## SET EXERCISE 1
Can you print the records verbatim, from the line containing "Is ocean wave, bbox=16" through the end of the records, leaving out any pictures?

## PASSAGE PROVIDED
------------
Vladimir Vucinic, a former judge of Serbia’s Special Court for tackling organized crime, has decided to quit. He has presided over some of the biggest organized crime trials in Serbia.
With more than 20 years’ experience under his belt, Vucinic’s track record in the Serbian judiciary is impressive. He was one of the judges that sentenced drug kingpin Darko Saric to a maximum sentence for smuggling tons of cocaine from South America to Western Europe. He sentenced members of the “road mafia” to a combined sentence of more than 130 years in prison. The group had allegedly been working the Serbian toll booth system to double-bill trucks with foreign license plates. Vucinic also sat on the trial against members of the former Serbian Special Operations Unit (JSO) over a mutiny they organized in 2001.
Despite this legacy, at the beginning of 2016 Vucinic was transferred to another department of the High Court – Serbia’s criminal court at Belgrade’s Justice Palace. The reason given was that his mandate had expired.
Shortly after, Vucinic decided to quit. He said he intends to work as a defense lawyer in the future.
The decision to resign from the profession is highly unusual given Vucinic’s successful judicial career.
What would make a reputable judge, hailed by many as one of the best, quit? Journalists from the Serbian Crime and Corruption Network (KRIK) asked Vucinic himself.
The decision, he said, was his way to avoid massive pressure he had been experiencing from his superiors in the Serbian justice system and to start a career somewhere he thinks he can be more independent.
The career-killing case
Vucinic’s career as a judge was stable up until the 2013 case against regional tycoon Miroslav Miskovic.
Miskovic, one of the richest people in the Balkans, was arrested with 10 others on December 12, 2012 and then indicted five months later over abuse of power and tax evasion. They had allegedly embezzled more than $39 million during Serbia’s privatization of highway companies in 2005. Miskovic was ordered into pretrial detention and his passport confiscated.
The arrest of Miskovic was considered one of the biggest achievements of the current Serbian government, headed by Aleksandar Vucic. The government and pro-government media boasted about Vucic’s success in fighting organized crime.
Vladimir Vucinic was president of the judicial council presiding over the case at the time. In December 2013, he made a decision which he says would be the catalyst for the pressure he now describes. He temporarily returned Miskovic’s passport so Miskovic could travel to London, UK.
“Miskovic had already been in custody for a while. On my table was a decision by the Constitutional Court saying he’d been held in pre-trial detention longer than allowed,” explains Vucinic regarding his decision. He said Miskovic was under the presumption of innocence in the case, for which a verdict is still lacking today.
Nevertheless, Vucinic set Miskovic’s bail at 12 million Euros (US$ 13.3 million) – the highest bail ever set in Serbia. Miskovic paid the bail, left the country, and later returned to Serbia.
From the moment of that decision however, Vucinic’s career as a judge started to go downhill.
Three days after, he was urgently called into the office of court president Aleksandar Stepanovic, Vucinic told KRIK. According to Vucinic, Stepanovic told him that he would be removed from the position of president of the organized crime department, but that he could return to the position if he took back his decision to return Miskovic’s passport. Vucinic says he stood by his decision.
------------
## RAW RECORDS
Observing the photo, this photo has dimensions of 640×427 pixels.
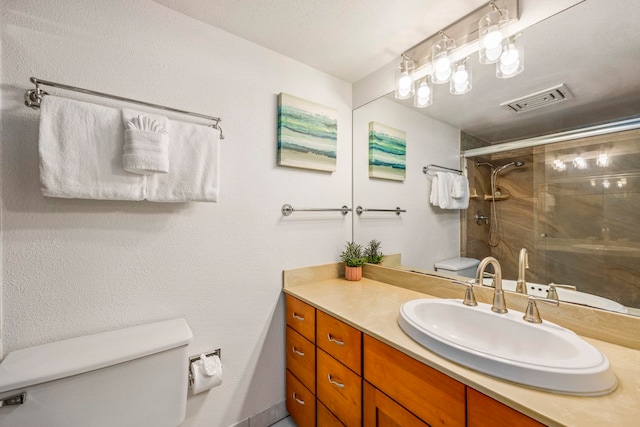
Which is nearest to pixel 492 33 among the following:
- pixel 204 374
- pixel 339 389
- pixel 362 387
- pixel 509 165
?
pixel 509 165

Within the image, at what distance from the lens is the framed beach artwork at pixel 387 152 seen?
5.45 feet

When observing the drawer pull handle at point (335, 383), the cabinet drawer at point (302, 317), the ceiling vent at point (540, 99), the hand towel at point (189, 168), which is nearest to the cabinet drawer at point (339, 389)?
the drawer pull handle at point (335, 383)

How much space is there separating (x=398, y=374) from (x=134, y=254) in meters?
1.17

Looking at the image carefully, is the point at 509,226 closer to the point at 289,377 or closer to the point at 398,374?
the point at 398,374

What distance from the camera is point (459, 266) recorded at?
136 centimetres

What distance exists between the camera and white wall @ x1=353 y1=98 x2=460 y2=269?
1429 millimetres

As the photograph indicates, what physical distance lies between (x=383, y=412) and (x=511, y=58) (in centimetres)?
155

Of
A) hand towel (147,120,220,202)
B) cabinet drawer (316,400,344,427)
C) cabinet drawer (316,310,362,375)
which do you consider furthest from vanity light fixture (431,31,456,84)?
cabinet drawer (316,400,344,427)

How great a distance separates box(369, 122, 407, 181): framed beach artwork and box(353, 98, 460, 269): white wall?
34mm

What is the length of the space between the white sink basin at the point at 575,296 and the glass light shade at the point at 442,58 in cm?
107

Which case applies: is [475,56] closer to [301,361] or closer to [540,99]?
[540,99]

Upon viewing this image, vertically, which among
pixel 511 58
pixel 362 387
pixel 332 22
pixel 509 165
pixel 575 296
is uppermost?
pixel 332 22

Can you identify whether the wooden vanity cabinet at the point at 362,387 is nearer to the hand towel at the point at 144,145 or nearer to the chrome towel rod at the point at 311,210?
the chrome towel rod at the point at 311,210

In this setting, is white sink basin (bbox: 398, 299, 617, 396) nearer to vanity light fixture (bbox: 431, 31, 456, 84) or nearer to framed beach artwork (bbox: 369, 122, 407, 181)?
framed beach artwork (bbox: 369, 122, 407, 181)
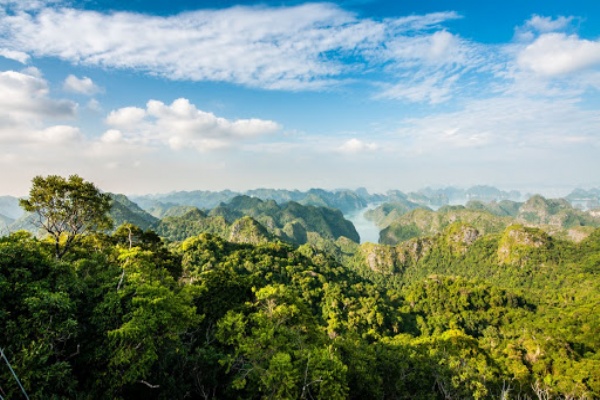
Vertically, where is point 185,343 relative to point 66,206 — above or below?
below

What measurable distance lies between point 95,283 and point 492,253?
574ft

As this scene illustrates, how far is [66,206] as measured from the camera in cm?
2155

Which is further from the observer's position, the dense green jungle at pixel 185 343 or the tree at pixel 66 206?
the tree at pixel 66 206

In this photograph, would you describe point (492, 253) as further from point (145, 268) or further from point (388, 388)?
point (145, 268)

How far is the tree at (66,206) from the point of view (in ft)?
66.9

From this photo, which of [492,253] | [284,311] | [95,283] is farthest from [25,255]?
[492,253]

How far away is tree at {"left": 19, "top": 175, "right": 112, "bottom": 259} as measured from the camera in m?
20.4

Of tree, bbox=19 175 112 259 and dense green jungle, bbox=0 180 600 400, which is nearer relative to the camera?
dense green jungle, bbox=0 180 600 400

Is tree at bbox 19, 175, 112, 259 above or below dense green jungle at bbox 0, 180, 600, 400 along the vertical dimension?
above

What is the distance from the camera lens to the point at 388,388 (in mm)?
22344

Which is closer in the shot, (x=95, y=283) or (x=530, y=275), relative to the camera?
(x=95, y=283)

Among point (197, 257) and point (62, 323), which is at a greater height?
point (62, 323)

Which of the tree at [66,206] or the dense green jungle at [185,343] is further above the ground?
the tree at [66,206]

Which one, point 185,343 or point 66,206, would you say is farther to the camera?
point 66,206
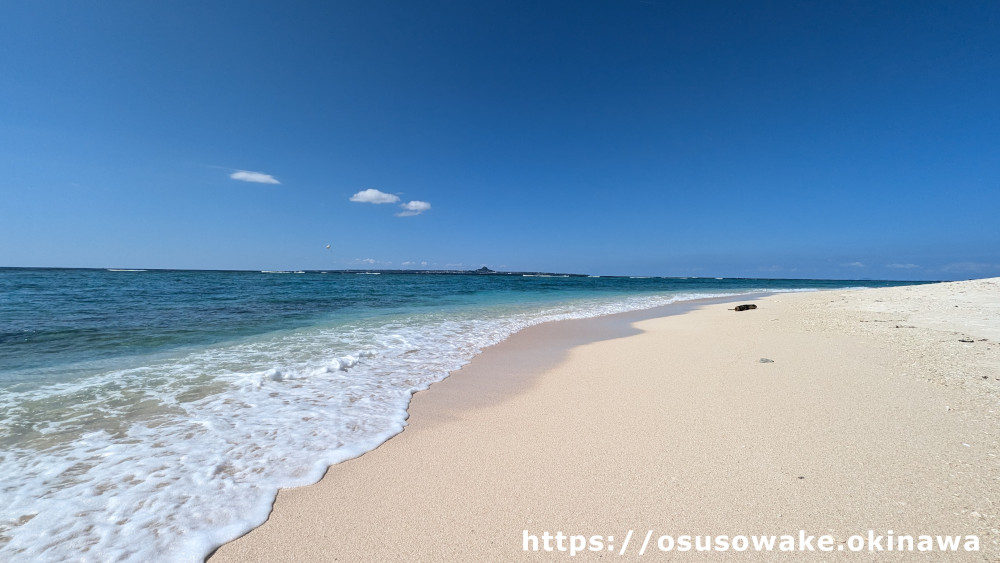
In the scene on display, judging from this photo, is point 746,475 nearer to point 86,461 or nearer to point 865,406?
point 865,406

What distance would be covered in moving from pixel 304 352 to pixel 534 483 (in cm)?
636

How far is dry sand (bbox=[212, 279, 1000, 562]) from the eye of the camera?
2221mm

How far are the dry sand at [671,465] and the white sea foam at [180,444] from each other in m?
0.37

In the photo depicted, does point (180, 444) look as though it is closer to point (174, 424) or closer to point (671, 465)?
point (174, 424)

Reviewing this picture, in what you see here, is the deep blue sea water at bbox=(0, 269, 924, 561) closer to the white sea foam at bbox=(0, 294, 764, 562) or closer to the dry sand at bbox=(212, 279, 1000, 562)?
the white sea foam at bbox=(0, 294, 764, 562)

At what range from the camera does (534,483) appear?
A: 276 centimetres

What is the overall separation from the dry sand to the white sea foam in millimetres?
371

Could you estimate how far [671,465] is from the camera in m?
2.94

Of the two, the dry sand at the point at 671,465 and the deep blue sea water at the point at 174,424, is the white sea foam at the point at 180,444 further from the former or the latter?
the dry sand at the point at 671,465

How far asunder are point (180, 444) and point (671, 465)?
445 cm

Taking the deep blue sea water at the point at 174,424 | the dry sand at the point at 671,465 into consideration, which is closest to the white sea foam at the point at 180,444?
the deep blue sea water at the point at 174,424

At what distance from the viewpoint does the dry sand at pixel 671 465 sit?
2221mm

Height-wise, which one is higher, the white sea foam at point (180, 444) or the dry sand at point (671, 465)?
the dry sand at point (671, 465)

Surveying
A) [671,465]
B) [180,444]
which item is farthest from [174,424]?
[671,465]
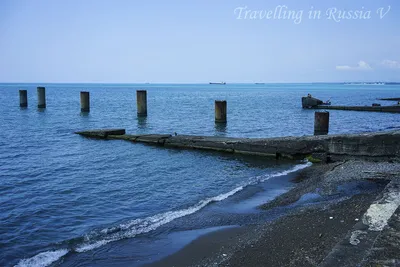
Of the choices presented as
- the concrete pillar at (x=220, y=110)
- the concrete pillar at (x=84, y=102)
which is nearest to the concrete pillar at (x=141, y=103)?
the concrete pillar at (x=84, y=102)

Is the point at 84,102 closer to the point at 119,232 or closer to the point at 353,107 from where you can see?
the point at 353,107

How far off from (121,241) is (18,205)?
3.95 metres

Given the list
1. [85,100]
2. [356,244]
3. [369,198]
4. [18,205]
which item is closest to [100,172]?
[18,205]

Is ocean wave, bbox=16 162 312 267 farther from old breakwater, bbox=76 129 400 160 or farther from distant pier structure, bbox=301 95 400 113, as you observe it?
distant pier structure, bbox=301 95 400 113

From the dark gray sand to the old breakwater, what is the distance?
4.89 m

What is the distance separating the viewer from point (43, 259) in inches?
267

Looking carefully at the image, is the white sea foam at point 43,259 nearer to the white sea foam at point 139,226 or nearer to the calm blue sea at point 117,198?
the calm blue sea at point 117,198

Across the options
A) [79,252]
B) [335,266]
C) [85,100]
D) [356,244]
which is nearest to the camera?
[335,266]

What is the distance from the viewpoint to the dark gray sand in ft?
19.0

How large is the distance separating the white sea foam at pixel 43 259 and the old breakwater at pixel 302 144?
10.5 metres

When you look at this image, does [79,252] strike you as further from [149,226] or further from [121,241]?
[149,226]

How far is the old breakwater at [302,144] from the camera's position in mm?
13570

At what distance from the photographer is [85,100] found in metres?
39.2

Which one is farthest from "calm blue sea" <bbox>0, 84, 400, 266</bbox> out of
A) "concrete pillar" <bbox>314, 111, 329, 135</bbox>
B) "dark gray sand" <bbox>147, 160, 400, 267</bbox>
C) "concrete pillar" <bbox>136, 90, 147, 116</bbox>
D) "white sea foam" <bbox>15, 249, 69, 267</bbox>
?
"concrete pillar" <bbox>136, 90, 147, 116</bbox>
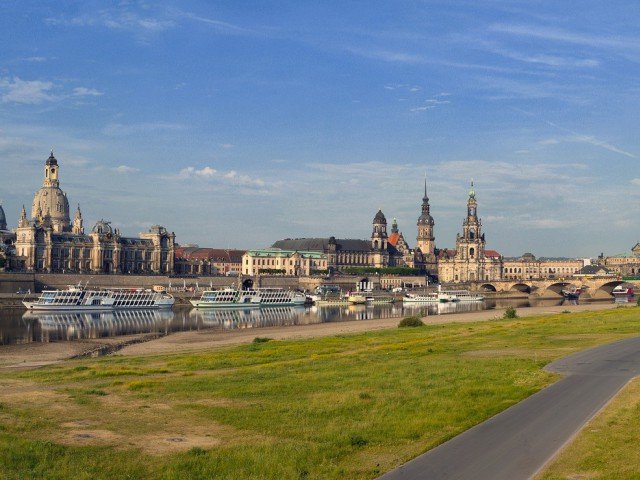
------------
## SET EXERCISE 2
Would you output, word for word, the part of the article on Judge Vladimir Vucinic from "The decision to" to "asked Vucinic himself."?

## WRITTEN REPLY 1
Is ocean wave, bbox=16 162 312 267 farther from old breakwater, bbox=76 129 400 160 or farther from distant pier structure, bbox=301 95 400 113, as you observe it?
distant pier structure, bbox=301 95 400 113

From the dark gray sand to the old breakwater, what is the distance?
4.89 m

What is the distance separating the viewer from point (43, 259) in inches?
267

Looking carefully at the image, is the white sea foam at point 43,259 nearer to the white sea foam at point 139,226 or nearer to the calm blue sea at point 117,198?
the calm blue sea at point 117,198

Across the options
A) [79,252]
B) [335,266]
C) [85,100]
D) [356,244]
which is nearest to the camera?
[335,266]

What is the distance from the viewpoint to the dark gray sand in ft?
19.0

How large is the distance separating the white sea foam at pixel 43 259 and the old breakwater at pixel 302 144?
10.5 metres

When you look at this image, does [79,252] strike you as further from [149,226] or further from [121,241]?
[149,226]

How far is the old breakwater at [302,144] from the camera's position in mm?
13570

At what distance from the photographer is [85,100] found in metres?
39.2

Which one is farthest from "calm blue sea" <bbox>0, 84, 400, 266</bbox> out of
A) "concrete pillar" <bbox>314, 111, 329, 135</bbox>
B) "dark gray sand" <bbox>147, 160, 400, 267</bbox>
C) "concrete pillar" <bbox>136, 90, 147, 116</bbox>
D) "white sea foam" <bbox>15, 249, 69, 267</bbox>
?
"concrete pillar" <bbox>136, 90, 147, 116</bbox>

## WRITTEN REPLY 2
The decision to resign from the profession is highly unusual given Vucinic’s successful judicial career.
What would make a reputable judge, hailed by many as one of the best, quit? Journalists from the Serbian Crime and Corruption Network (KRIK) asked Vucinic himself.